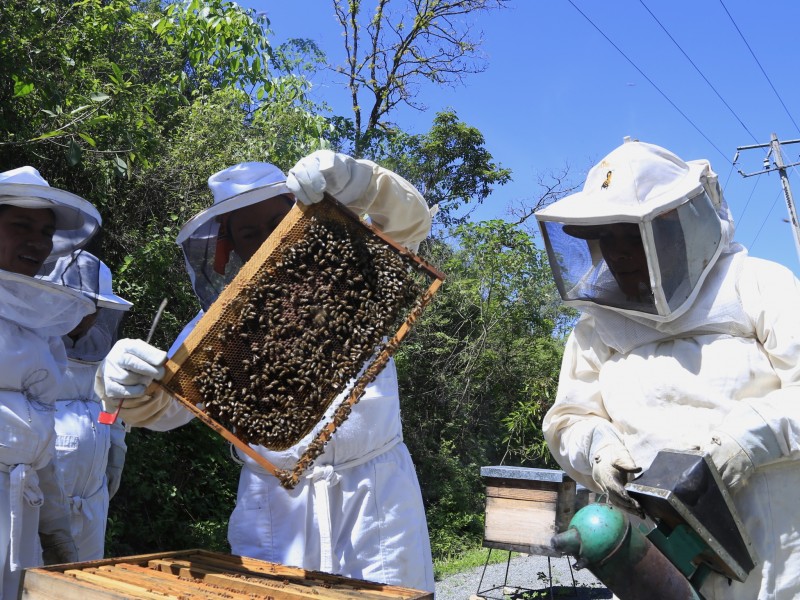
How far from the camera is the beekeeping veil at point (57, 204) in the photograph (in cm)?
319

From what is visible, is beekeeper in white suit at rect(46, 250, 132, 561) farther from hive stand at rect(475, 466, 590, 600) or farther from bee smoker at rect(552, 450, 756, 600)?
hive stand at rect(475, 466, 590, 600)

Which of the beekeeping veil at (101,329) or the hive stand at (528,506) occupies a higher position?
the beekeeping veil at (101,329)

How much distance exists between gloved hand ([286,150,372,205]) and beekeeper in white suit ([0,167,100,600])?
1425 millimetres

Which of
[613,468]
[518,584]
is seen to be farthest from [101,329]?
[518,584]

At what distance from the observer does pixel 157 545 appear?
282 inches

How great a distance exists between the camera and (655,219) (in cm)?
257

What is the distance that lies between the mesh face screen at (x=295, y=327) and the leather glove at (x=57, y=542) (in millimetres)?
1897

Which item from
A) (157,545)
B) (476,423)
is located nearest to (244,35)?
(157,545)

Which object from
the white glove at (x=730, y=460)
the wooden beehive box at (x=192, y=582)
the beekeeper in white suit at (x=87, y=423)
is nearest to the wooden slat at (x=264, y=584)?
the wooden beehive box at (x=192, y=582)

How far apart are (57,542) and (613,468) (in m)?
2.86

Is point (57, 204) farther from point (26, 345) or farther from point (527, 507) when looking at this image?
point (527, 507)

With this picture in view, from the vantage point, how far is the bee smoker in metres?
2.00

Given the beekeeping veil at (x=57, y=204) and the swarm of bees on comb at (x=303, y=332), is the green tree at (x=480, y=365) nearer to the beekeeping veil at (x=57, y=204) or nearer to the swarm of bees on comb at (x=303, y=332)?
the beekeeping veil at (x=57, y=204)

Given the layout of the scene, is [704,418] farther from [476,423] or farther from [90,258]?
[476,423]
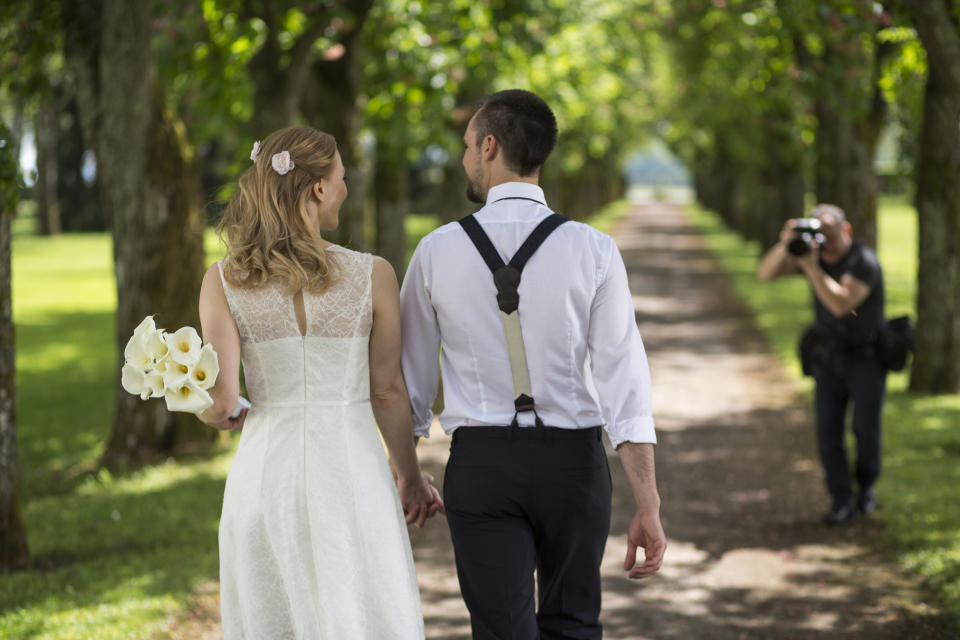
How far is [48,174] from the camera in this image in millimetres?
52531

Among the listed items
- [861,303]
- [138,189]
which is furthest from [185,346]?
[138,189]

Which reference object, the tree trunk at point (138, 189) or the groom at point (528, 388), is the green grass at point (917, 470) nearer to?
the groom at point (528, 388)

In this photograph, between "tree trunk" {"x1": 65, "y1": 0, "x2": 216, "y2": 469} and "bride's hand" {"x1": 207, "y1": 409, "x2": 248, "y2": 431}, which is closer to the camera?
"bride's hand" {"x1": 207, "y1": 409, "x2": 248, "y2": 431}

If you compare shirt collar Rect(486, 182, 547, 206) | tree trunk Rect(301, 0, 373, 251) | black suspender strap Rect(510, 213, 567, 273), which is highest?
tree trunk Rect(301, 0, 373, 251)

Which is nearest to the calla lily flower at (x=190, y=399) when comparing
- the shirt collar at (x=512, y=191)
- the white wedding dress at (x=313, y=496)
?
the white wedding dress at (x=313, y=496)

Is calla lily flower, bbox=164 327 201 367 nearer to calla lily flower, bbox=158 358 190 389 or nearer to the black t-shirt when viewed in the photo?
calla lily flower, bbox=158 358 190 389

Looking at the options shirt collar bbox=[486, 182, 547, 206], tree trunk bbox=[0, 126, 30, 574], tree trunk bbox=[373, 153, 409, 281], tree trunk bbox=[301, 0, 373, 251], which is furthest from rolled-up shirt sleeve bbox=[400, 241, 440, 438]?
tree trunk bbox=[373, 153, 409, 281]

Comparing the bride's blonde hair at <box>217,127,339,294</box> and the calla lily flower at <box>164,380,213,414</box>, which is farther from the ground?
the bride's blonde hair at <box>217,127,339,294</box>

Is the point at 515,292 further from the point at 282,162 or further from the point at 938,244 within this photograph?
the point at 938,244

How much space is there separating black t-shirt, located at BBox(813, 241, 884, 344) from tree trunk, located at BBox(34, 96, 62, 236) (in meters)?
46.2

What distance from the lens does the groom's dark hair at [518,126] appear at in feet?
11.1

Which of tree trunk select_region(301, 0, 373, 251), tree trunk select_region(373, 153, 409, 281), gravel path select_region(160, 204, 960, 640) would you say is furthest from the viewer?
tree trunk select_region(373, 153, 409, 281)

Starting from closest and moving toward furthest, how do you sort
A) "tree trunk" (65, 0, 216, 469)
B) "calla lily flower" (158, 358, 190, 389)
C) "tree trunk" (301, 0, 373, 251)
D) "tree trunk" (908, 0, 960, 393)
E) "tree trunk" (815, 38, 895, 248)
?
"calla lily flower" (158, 358, 190, 389) < "tree trunk" (65, 0, 216, 469) < "tree trunk" (908, 0, 960, 393) < "tree trunk" (301, 0, 373, 251) < "tree trunk" (815, 38, 895, 248)

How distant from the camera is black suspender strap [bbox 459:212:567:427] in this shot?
10.8 ft
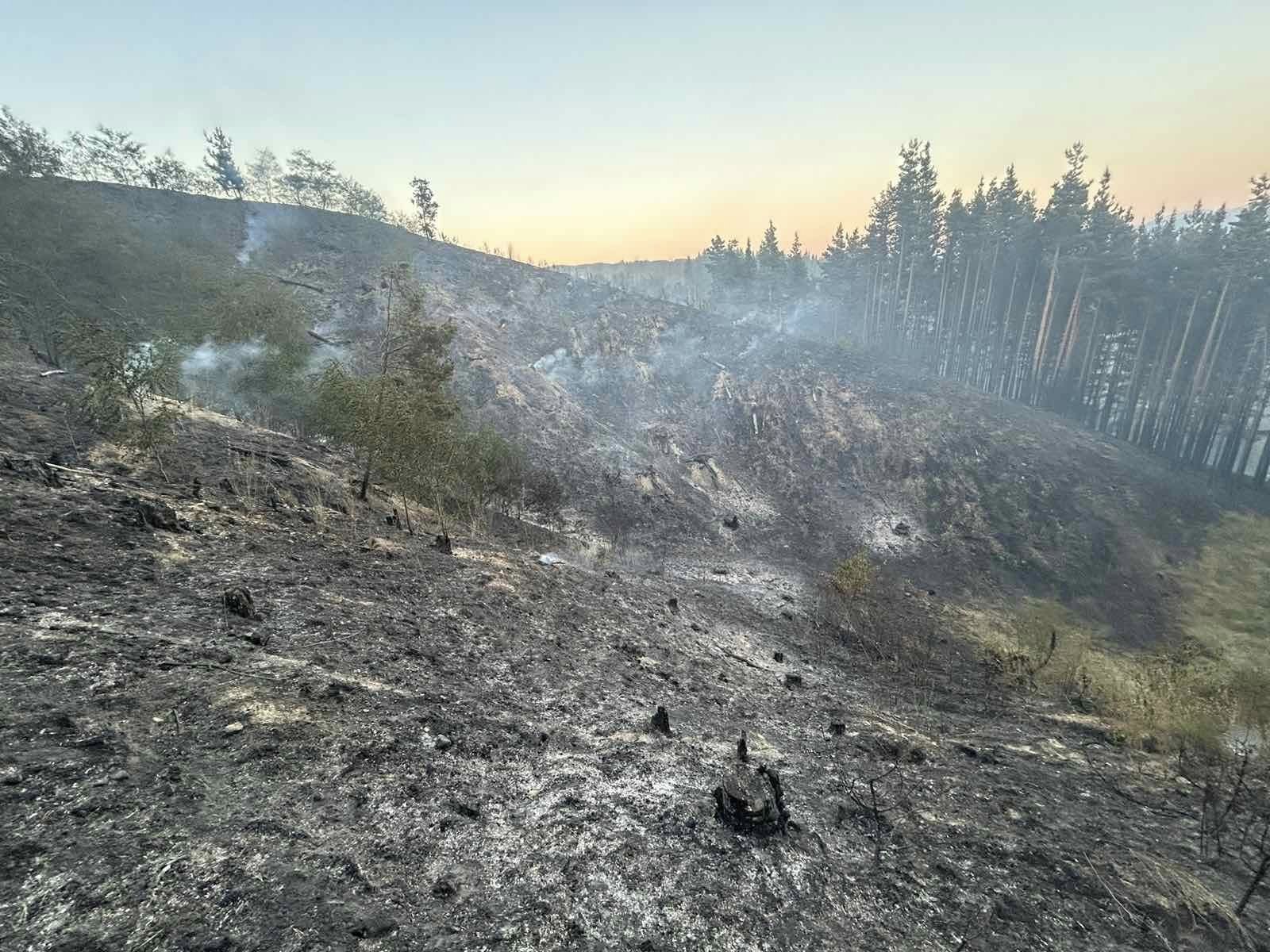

──────────────────────────────

§ **Do this**
Please list each line from the rows above that contains the string "suspender", copying every such line in full. Matches must agree in case.

§ **Full response**
If you compare shirt collar Rect(486, 182, 547, 206) | tree trunk Rect(301, 0, 373, 251) | black suspender strap Rect(510, 213, 567, 273), which is highest?
How distant from the camera is black suspender strap [bbox 459:212:567:427] in this shot?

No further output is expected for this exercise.